**WRITTEN INSTRUCTION:** Rewrite the part of the material that opens with the line containing "What is the exact" and runs through the end, putting "muddy riverbank" in place of "rocky riverbank" and keeping everything else the same. Leave the pictures out.

-- START DATASET RECORDS --

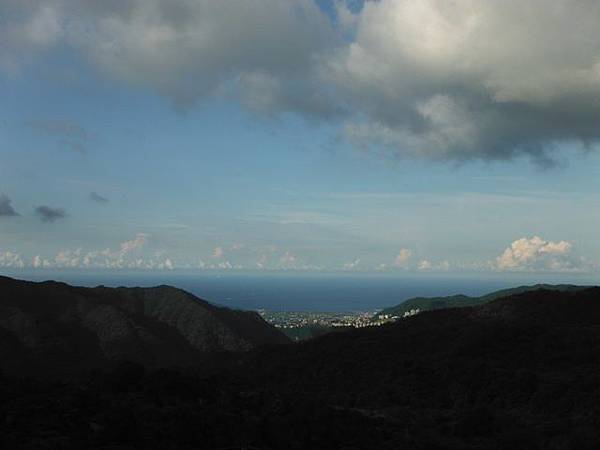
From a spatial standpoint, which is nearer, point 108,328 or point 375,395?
point 375,395

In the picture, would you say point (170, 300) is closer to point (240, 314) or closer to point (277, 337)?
point (240, 314)

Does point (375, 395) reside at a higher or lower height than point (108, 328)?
lower

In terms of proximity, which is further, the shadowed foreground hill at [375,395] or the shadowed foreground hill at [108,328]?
the shadowed foreground hill at [108,328]

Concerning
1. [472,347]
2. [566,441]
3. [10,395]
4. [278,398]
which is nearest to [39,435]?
[10,395]

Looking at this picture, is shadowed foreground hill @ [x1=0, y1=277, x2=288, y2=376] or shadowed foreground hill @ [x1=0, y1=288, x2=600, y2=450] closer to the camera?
shadowed foreground hill @ [x1=0, y1=288, x2=600, y2=450]
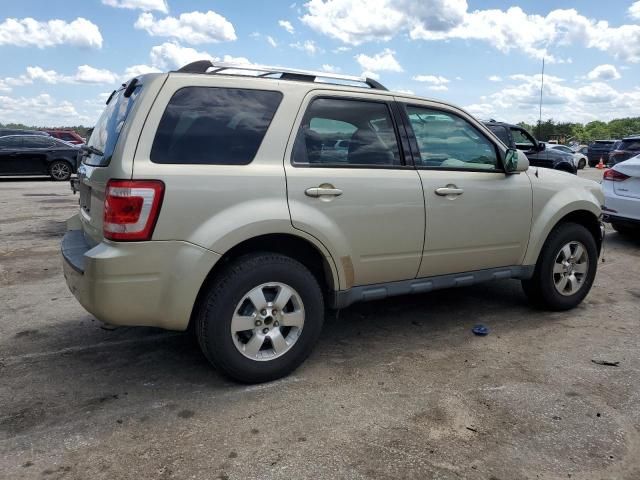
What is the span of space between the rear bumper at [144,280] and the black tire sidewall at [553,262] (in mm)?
2978

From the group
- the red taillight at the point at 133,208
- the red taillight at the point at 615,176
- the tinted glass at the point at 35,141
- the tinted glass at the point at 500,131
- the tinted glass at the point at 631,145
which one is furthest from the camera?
the tinted glass at the point at 35,141

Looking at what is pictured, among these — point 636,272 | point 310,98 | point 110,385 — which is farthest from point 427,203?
point 636,272

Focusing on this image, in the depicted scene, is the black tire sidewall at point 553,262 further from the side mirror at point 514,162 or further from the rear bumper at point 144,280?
the rear bumper at point 144,280

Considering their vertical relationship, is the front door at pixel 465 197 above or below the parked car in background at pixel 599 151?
above

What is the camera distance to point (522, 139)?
13672mm

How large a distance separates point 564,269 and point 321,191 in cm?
262

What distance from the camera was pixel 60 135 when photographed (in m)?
23.8

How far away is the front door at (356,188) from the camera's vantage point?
3.47m

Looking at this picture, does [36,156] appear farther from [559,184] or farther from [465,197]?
[559,184]

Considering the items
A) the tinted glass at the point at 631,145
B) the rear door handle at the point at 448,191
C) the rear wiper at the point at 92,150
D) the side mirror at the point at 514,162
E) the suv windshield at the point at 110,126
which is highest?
the suv windshield at the point at 110,126

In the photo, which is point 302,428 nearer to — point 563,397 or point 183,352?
point 183,352

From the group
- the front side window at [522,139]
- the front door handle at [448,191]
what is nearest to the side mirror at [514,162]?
the front door handle at [448,191]

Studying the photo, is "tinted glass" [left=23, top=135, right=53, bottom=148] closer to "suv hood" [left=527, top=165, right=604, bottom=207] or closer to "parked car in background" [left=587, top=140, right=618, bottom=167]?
"suv hood" [left=527, top=165, right=604, bottom=207]

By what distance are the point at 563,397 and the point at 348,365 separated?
1361 mm
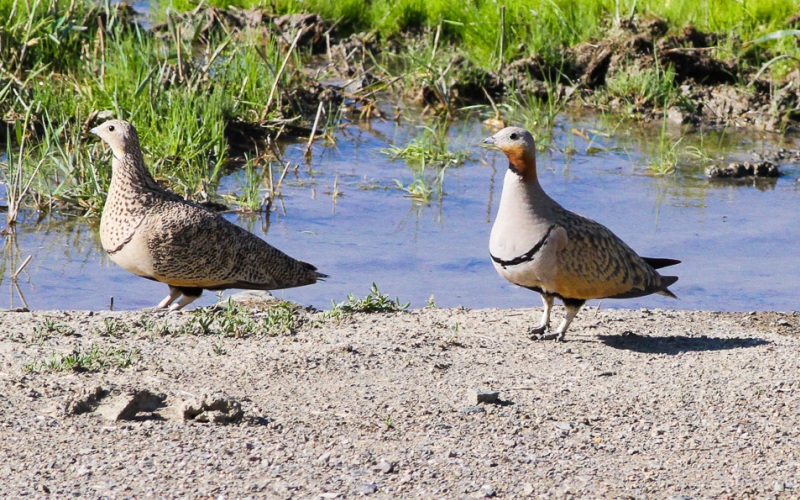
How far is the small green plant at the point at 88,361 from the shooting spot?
4852 millimetres

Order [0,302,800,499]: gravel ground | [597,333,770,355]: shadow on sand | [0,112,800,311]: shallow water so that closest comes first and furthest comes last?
1. [0,302,800,499]: gravel ground
2. [597,333,770,355]: shadow on sand
3. [0,112,800,311]: shallow water

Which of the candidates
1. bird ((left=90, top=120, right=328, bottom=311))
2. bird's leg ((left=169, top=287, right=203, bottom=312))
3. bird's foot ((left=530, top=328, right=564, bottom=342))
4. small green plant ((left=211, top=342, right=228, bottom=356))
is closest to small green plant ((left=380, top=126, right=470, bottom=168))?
bird ((left=90, top=120, right=328, bottom=311))

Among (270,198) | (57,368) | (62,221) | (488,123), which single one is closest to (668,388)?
(57,368)

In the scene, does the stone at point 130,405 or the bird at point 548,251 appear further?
the bird at point 548,251

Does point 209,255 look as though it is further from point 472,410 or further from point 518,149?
point 472,410

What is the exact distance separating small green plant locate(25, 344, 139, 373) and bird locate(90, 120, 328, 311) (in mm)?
1128

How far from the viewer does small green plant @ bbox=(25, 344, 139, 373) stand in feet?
15.9

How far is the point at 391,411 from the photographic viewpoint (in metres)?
4.61

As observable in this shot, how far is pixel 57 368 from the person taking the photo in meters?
4.85

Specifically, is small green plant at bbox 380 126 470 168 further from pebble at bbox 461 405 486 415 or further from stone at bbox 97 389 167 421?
stone at bbox 97 389 167 421

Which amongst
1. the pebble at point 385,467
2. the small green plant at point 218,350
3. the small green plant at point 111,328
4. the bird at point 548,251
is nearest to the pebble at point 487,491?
the pebble at point 385,467

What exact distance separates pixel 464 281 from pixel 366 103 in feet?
13.7

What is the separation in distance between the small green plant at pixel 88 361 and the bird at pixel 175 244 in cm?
113

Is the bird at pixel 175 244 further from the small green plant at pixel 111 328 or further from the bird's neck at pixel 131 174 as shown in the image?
the small green plant at pixel 111 328
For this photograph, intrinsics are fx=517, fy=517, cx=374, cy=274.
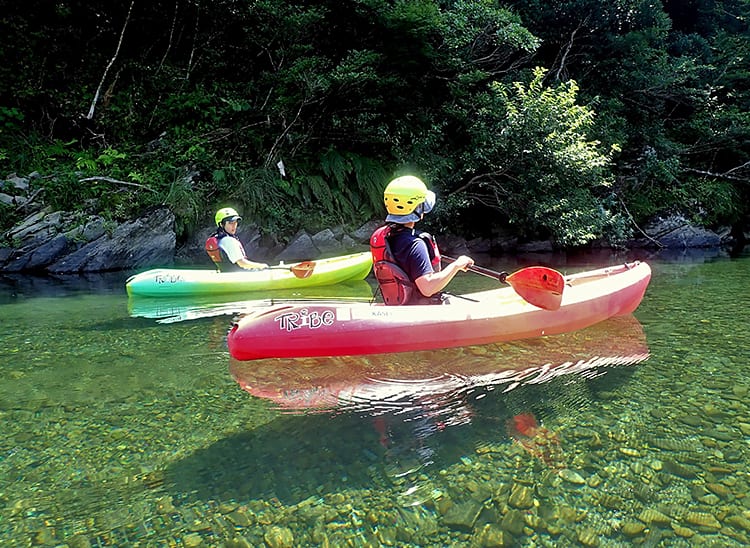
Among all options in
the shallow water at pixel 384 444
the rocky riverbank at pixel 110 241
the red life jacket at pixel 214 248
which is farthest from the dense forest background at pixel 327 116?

-- END DATASET RECORDS --

**FULL OUTPUT:**
What is the exact distance separating small green plant locate(25, 344, 139, 373) and bird locate(90, 120, 328, 311) (in mm)?
1128

How far from the viewer does small green plant @ bbox=(25, 344, 139, 373) stand in feet?
15.9

How far is the point at 391,411 from the photographic viewpoint (in metres)?
4.61

As observable in this shot, how far is pixel 57 368 from the person taking the photo in meters?
4.85

Specifically, is small green plant at bbox 380 126 470 168 further from pebble at bbox 461 405 486 415 or further from stone at bbox 97 389 167 421?
stone at bbox 97 389 167 421

Which amongst
1. the pebble at point 385,467
2. the small green plant at point 218,350
3. the small green plant at point 111,328
4. the bird at point 548,251
is nearest to the pebble at point 487,491?
the pebble at point 385,467

What exact distance separates pixel 464 281 from pixel 366 103 in feet?
13.7

What is the separation in distance between the small green plant at pixel 88 361 and the bird at pixel 175 244 in cm?
113

Is the bird at pixel 175 244 further from the small green plant at pixel 111 328 or further from the bird's neck at pixel 131 174 as shown in the image?
the small green plant at pixel 111 328
For this photograph, intrinsics are fx=517, fy=517, cx=374, cy=274.
Among all options in
the shallow water at pixel 384 444
the muddy riverbank at pixel 110 241
the red life jacket at pixel 214 248
which is farthest from the dense forest background at pixel 327 116?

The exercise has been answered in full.